Dataset records:
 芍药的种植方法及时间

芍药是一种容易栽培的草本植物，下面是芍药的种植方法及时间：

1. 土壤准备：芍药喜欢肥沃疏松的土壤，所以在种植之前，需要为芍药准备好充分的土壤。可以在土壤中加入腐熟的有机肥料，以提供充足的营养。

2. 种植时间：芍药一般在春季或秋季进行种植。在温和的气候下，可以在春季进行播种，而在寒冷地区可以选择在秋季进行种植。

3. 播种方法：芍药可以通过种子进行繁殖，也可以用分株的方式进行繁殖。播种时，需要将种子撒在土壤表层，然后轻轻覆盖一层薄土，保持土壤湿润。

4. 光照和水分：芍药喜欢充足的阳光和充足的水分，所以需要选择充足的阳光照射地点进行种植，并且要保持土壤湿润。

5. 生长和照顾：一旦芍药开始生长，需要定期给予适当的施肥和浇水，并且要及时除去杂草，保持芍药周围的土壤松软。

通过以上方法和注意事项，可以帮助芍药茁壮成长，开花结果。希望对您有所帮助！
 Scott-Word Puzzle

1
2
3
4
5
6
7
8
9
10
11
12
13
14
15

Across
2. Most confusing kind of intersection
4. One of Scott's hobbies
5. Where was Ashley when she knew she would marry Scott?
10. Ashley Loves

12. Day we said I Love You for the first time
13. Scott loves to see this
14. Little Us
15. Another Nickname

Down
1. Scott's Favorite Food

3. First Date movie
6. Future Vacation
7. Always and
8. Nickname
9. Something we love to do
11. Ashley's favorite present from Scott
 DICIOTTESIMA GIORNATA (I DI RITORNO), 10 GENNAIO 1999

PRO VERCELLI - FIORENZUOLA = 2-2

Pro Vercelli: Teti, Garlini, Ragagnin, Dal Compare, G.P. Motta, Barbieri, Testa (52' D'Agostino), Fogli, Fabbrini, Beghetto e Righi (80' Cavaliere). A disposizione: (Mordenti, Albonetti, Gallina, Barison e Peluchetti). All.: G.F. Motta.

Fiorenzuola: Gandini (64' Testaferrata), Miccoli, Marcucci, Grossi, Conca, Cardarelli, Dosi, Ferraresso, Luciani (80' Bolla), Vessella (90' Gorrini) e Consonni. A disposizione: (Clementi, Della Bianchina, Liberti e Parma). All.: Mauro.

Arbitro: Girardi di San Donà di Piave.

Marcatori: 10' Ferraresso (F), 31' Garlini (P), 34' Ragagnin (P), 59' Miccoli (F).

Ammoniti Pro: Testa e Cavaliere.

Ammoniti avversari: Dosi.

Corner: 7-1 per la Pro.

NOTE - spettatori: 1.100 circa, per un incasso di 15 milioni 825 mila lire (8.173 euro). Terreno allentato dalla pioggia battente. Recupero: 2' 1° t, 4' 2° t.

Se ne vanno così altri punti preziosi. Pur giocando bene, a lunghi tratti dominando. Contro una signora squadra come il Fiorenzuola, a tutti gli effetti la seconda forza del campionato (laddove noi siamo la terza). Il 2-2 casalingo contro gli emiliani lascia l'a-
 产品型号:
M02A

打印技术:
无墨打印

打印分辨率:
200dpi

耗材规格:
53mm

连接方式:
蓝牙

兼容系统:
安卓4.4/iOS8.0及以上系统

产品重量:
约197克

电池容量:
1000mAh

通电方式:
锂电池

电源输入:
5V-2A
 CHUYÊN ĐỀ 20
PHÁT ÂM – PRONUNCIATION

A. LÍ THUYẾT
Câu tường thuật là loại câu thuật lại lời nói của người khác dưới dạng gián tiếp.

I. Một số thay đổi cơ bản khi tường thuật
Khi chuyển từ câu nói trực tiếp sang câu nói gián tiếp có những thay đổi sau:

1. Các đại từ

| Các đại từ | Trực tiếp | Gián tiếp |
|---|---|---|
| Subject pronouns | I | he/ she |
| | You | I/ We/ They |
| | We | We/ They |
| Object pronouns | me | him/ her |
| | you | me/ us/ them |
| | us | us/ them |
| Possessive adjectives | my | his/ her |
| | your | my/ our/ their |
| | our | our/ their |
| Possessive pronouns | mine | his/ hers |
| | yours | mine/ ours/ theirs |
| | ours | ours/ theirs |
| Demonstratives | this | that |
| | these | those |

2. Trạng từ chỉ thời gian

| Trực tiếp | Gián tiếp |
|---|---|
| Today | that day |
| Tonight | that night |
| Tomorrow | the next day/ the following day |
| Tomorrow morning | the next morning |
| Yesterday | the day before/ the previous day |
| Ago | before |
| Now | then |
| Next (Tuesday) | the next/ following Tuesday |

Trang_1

What the task asks: Repeat all entries. Match them exactly.

Answer to this task:
 芍药的种植方法及时间

芍药是一种容易栽培的草本植物，下面是芍药的种植方法及时间：

1. 土壤准备：芍药喜欢肥沃疏松的土壤，所以在种植之前，需要为芍药准备好充分的土壤。可以在土壤中加入腐熟的有机肥料，以提供充足的营养。

2. 种植时间：芍药一般在春季或秋季进行种植。在温和的气候下，可以在春季进行播种，而在寒冷地区可以选择在秋季进行种植。

3. 播种方法：芍药可以通过种子进行繁殖，也可以用分株的方式进行繁殖。播种时，需要将种子撒在土壤表层，然后轻轻覆盖一层薄土，保持土壤湿润。

4. 光照和水分：芍药喜欢充足的阳光和充足的水分，所以需要选择充足的阳光照射地点进行种植，并且要保持土壤湿润。

5. 生长和照顾：一旦芍药开始生长，需要定期给予适当的施肥和浇水，并且要及时除去杂草，保持芍药周围的土壤松软。

通过以上方法和注意事项，可以帮助芍药茁壮成长，开花结果。希望对您有所帮助！
 Scott-Word Puzzle

1
2
3
4
5
6
7
8
9
10
11
12
13
14
15

Across
2. Most confusing kind of intersection
4. One of Scott's hobbies
5. Where was Ashley when she knew she would marry Scott?
10. Ashley Loves

12. Day we said I Love You for the first time
13. Scott loves to see this
14. Little Us
15. Another Nickname

Down
1. Scott's Favorite Food

3. First Date movie
6. Future Vacation
7. Always and
8. Nickname
9. Something we love to do
11. Ashley's favorite present from Scott
 DICIOTTESIMA GIORNATA (I DI RITORNO), 10 GENNAIO 1999

PRO VERCELLI - FIORENZUOLA = 2-2

Pro Vercelli: Teti, Garlini, Ragagnin, Dal Compare, G.P. Motta, Barbieri, Testa (52' D'Agostino), Fogli, Fabbrini, Beghetto e Righi (80' Cavaliere). A disposizione: (Mordenti, Albonetti, Gallina, Barison e Peluchetti). All.: G.F. Motta.

Fiorenzuola: Gandini (64' Testaferrata), Miccoli, Marcucci, Grossi, Conca, Cardarelli, Dosi, Ferraresso, Luciani (80' Bolla), Vessella (90' Gorrini) e Consonni. A disposizione: (Clementi, Della Bianchina, Liberti e Parma). All.: Mauro.

Arbitro: Girardi di San Donà di Piave.

Marcatori: 10' Ferraresso (F), 31' Garlini (P), 34' Ragagnin (P), 59' Miccoli (F).

Ammoniti Pro: Testa e Cavaliere.

Ammoniti avversari: Dosi.

Corner: 7-1 per la Pro.

NOTE - spettatori: 1.100 circa, per un incasso di 15 milioni 825 mila lire (8.173 euro). Terreno allentato dalla pioggia battente. Recupero: 2' 1° t, 4' 2° t.

Se ne vanno così altri punti preziosi. Pur giocando bene, a lunghi tratti dominando. Contro una signora squadra come il Fiorenzuola, a tutti gli effetti la seconda forza del campionato (laddove noi siamo la terza). Il 2-2 casalingo contro gli emiliani lascia l'a-
 产品型号:
M02A

打印技术:
无墨打印

打印分辨率:
200dpi

耗材规格:
53mm

连接方式:
蓝牙

兼容系统:
安卓4.4/iOS8.0及以上系统

产品重量:
约197克

电池容量:
1000mAh

通电方式:
锂电池

电源输入:
5V-2A
 CHUYÊN ĐỀ 20
PHÁT ÂM – PRONUNCIATION

A. LÍ THUYẾT
Câu tường thuật là loại câu thuật lại lời nói của người khác dưới dạng gián tiếp.

I. Một số thay đổi cơ bản khi tường thuật
Khi chuyển từ câu nói trực tiếp sang câu nói gián tiếp có những thay đổi sau:

1. Các đại từ

| Các đại từ | Trực tiếp | Gián tiếp |
|---|---|---|
| Subject pronouns | I | he/ she |
| | You | I/ We/ They |
| | We | We/ They |
| Object pronouns | me | him/ her |
| | you | me/ us/ them |
| | us | us/ them |
| Possessive adjectives | my | his/ her |
| | your | my/ our/ their |
| | our | our/ their |
| Possessive pronouns | mine | his/ hers |
| | yours | mine/ ours/ theirs |
| | ours | ours/ theirs |
| Demonstratives | this | that |
| | these | those |

2. Trạng từ chỉ thời gian

| Trực tiếp | Gián tiếp |
|---|---|
| Today | that day |
| Tonight | that night |
| Tomorrow | the next day/ the following day |
| Tomorrow morning | the next morning |
| Yesterday | the day before/ the previous day |
| Ago | before |
| Now | then |
| Next (Tuesday) | the next/ following Tuesday |

Trang_1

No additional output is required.